O militar já havia sido condenado pelo Conselho Permanente de Justiça à pena de um ano de detenção. Embora a defesa tenha apresentado apelação e o recurso ainda esteja em análise no STM, a mulher protocolou, em 20 de fevereiro, um pedido de medidas protetivas.
A solicitação argumenta que a falta de medidas adequadas contribuiu para a revitimização da ofendida, gerando sofrimento, insegurança e agravamento do seu quadro psicológico.
De acordo com a denúncia do Ministério Público Militar, o crime aconteceu em 6 de fevereiro de 2024, em uma escola de formação no Rio de Janeiro. Na ocasião, o suboficial, então comandante de Companhia, supostamente abordou a militar, puxando-a pelo braço e afirmando em voz baixa: “Na época do navio eu não tinha coragem de te rachar, mas agora que você é mulher, se você der mole eu te racho”.
Durante o processo, a vítima reiterou o teor da abordagem, relatando que se sentiu ameaçada e profundamente constrangida, especialmente no contexto militar, caracterizado por rígida hierarquia e disciplina. Testemunhas confirmaram alterações significativas em seu comportamento após o ocorrido, embora nenhuma tenha presenciado a conversa diretamente.

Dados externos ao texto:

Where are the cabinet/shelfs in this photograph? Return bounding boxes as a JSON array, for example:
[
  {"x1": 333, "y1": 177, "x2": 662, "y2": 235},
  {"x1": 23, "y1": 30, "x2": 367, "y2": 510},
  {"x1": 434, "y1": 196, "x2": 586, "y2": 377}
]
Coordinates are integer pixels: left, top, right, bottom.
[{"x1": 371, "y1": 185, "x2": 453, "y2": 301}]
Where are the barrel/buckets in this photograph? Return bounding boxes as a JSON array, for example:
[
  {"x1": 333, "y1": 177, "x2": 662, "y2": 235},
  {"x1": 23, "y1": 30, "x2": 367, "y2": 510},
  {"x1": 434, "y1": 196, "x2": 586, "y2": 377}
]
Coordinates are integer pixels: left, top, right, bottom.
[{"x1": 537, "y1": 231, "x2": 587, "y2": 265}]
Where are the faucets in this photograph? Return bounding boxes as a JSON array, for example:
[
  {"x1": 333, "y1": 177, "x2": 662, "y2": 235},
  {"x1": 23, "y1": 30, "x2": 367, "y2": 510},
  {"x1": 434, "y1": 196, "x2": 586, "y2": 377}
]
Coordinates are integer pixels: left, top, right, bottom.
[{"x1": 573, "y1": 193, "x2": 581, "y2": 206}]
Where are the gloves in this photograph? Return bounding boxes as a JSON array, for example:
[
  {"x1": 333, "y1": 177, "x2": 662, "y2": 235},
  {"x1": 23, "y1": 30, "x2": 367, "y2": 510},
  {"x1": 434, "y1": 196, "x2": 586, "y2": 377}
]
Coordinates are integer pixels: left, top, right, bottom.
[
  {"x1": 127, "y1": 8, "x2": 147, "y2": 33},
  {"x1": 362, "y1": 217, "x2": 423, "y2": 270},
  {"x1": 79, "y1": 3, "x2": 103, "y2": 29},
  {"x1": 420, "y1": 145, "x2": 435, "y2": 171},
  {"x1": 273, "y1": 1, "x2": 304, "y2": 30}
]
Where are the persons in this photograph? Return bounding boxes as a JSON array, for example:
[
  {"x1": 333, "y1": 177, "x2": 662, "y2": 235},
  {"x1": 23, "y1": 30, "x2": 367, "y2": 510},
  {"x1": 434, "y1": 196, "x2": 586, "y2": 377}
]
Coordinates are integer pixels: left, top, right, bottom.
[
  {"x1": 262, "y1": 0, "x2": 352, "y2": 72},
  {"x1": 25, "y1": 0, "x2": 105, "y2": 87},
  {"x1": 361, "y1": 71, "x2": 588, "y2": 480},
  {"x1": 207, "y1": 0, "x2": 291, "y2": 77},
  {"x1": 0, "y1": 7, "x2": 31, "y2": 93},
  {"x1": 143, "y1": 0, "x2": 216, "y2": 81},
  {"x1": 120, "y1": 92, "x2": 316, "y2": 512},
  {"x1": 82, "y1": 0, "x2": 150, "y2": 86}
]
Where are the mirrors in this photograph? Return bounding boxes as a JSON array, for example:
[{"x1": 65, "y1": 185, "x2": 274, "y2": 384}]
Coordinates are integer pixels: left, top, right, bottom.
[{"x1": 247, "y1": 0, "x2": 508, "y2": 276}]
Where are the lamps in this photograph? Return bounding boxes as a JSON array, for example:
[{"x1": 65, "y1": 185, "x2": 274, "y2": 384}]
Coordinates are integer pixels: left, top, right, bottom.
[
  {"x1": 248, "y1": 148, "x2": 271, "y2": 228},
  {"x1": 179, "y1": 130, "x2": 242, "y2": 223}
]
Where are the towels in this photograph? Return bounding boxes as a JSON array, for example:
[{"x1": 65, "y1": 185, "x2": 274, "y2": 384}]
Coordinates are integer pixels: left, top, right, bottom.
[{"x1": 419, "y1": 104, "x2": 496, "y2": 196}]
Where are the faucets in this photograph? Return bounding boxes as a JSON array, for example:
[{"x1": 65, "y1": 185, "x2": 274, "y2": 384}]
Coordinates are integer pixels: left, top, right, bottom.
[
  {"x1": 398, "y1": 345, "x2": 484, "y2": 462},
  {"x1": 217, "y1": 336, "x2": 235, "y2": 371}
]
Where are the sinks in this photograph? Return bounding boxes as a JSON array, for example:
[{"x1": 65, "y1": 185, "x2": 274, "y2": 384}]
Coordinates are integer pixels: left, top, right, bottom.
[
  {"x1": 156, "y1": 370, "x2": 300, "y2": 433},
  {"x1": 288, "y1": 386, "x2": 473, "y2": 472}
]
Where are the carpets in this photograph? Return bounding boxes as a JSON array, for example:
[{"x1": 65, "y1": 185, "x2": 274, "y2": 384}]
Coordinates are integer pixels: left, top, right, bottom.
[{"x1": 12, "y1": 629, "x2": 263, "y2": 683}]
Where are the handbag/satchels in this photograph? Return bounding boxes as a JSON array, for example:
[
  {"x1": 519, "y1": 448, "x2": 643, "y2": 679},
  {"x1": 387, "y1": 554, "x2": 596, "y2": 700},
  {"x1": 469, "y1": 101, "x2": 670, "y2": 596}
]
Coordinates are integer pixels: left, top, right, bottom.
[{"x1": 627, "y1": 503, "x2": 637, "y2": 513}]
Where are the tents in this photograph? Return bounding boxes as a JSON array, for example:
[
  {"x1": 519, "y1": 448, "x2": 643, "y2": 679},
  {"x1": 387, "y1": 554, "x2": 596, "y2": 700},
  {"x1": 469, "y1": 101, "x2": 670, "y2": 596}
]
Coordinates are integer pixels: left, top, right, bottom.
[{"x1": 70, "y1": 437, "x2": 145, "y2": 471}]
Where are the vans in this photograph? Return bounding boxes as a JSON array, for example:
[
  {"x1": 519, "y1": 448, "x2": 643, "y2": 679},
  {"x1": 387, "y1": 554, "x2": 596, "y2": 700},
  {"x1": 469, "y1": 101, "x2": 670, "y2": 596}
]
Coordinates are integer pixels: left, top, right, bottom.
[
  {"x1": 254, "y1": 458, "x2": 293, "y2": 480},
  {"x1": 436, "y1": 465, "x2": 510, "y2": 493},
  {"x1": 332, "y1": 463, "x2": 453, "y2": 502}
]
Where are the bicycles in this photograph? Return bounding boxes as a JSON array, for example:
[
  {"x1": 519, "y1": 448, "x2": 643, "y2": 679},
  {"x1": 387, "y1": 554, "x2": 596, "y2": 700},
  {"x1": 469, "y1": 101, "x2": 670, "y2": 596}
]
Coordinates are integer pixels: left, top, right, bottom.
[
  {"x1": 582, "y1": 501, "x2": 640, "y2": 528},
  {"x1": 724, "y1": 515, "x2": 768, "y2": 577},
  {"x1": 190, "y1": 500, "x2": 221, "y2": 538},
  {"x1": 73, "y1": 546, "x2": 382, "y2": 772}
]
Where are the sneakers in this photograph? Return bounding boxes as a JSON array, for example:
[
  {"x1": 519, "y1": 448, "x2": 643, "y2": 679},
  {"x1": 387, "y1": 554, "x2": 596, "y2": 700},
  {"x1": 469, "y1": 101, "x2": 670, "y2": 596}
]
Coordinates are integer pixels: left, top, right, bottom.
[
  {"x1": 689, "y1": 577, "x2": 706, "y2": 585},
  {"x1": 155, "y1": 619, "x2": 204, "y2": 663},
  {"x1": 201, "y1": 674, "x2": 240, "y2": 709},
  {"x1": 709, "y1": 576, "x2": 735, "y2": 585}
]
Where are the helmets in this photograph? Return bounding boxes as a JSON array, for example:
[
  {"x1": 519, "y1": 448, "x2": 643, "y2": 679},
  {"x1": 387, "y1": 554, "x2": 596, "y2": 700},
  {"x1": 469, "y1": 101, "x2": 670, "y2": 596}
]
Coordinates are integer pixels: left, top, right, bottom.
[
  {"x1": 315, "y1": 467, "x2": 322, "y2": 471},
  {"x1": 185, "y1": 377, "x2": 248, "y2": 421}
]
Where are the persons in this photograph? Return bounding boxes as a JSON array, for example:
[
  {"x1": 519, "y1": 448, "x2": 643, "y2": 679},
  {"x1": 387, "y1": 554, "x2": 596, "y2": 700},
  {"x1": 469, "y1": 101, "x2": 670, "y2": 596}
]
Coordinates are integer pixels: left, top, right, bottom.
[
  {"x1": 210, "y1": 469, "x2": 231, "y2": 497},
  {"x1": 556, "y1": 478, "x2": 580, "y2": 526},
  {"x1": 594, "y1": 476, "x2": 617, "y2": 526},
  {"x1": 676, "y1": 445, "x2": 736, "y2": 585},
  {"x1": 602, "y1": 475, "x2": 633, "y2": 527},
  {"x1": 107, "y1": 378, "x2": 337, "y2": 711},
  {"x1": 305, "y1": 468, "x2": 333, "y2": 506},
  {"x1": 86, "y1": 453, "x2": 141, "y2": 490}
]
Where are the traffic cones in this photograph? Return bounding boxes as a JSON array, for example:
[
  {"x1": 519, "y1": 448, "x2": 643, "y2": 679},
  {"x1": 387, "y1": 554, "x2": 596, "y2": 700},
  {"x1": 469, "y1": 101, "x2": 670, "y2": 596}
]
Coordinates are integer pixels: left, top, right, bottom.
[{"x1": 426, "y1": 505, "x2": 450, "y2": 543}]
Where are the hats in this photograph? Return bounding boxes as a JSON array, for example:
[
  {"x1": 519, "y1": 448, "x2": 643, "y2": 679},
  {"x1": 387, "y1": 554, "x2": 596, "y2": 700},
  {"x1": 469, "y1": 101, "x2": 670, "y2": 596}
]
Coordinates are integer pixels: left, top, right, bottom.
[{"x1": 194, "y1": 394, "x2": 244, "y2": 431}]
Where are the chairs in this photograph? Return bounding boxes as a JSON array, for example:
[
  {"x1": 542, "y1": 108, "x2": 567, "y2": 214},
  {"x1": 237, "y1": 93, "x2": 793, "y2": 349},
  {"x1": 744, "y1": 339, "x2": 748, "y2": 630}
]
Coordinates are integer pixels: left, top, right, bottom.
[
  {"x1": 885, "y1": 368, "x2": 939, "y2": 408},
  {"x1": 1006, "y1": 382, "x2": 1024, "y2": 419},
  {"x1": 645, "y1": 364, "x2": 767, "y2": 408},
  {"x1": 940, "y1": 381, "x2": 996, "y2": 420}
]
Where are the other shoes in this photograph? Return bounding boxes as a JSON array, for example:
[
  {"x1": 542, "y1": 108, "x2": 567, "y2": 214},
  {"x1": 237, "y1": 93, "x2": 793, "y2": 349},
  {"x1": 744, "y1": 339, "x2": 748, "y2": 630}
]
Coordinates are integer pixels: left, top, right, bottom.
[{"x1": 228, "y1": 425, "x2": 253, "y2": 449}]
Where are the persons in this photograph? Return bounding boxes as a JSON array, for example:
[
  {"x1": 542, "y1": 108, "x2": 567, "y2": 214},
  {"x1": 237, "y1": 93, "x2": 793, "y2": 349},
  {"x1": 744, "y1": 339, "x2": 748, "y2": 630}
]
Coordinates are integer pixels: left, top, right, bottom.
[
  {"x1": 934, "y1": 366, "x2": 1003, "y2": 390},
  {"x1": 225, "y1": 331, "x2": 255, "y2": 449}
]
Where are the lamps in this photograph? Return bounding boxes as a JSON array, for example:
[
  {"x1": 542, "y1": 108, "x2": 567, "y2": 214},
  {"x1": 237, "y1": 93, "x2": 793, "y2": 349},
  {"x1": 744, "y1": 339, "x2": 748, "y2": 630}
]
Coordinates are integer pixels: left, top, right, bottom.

Em seu interrogatório, o suboficial negou as acusações, alegando que apenas cumprimentou a militar e pediu desculpas por, supostamente, ter usado o pronome masculino. Ele também contestou a tipificação da conduta e a falta de provas materiais, afirmando que a acusação se baseava apenas na palavra da vítima.
O relator identificou indícios suficientes de autoria e materialidade, evidenciados pela condenação em primeira instância, ainda que não definitiva. Também reconheceu o risco real da convivência entre agressor e vítima no mesmo ambiente militar, onde a ofendida estava em formação para a graduação de sargento.
Para Queiroz, a permanência do réu no mesmo espaço institucional poderia resultar em revitimização, abalo psicológico e enviar uma mensagem incompatível com a seriedade do assédio sexual, além de comprometer a credibilidade da instituição.
As medidas foram fundamentadas no artigo 350-A do Código de Processo Penal, introduzido pela Lei nº 15.280/2024, que permite a imposição de medidas protetivas de urgência em crimes contra a dignidade sexual. O relator considerou que o delito de assédio sexual, previsto no art. 216-A do Código Penal, se enquadra nas hipóteses legais. Ele também reafirmou a possibilidade de aplicação subsidiária do Código de Processo Penal comum no âmbito da Justiça Militar da União.
As medidas, estabelecidas por tempo indeterminado, proíbem o agressor de se aproximar da vítima a menos de 100 metros, em qualquer local e horário; de contatá-la por qualquer meio de comunicação; e de frequentar o Centro de Instrução Almirante Alexandrino enquanto a vítima estiver matriculada no curso.
O Tribunal ainda determinou a comunicação imediata à Marinha do Brasil para a adoção das providências administrativas necessárias ao cumprimento da decisão.
Com informações da assessoria de imprensa do STM.